• [YOUR GOAL] Revise the lines below, substituting "distance from the camera" for "camera distance" and leaving all other wording unchanged.

• [TASK INPUTS]
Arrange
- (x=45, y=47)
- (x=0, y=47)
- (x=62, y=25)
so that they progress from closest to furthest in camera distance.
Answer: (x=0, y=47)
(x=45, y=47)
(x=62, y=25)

• [RESULT]
Arrange
- (x=45, y=47)
- (x=0, y=47)
- (x=62, y=25)
so that they progress from closest to furthest in distance from the camera.
Answer: (x=0, y=47)
(x=45, y=47)
(x=62, y=25)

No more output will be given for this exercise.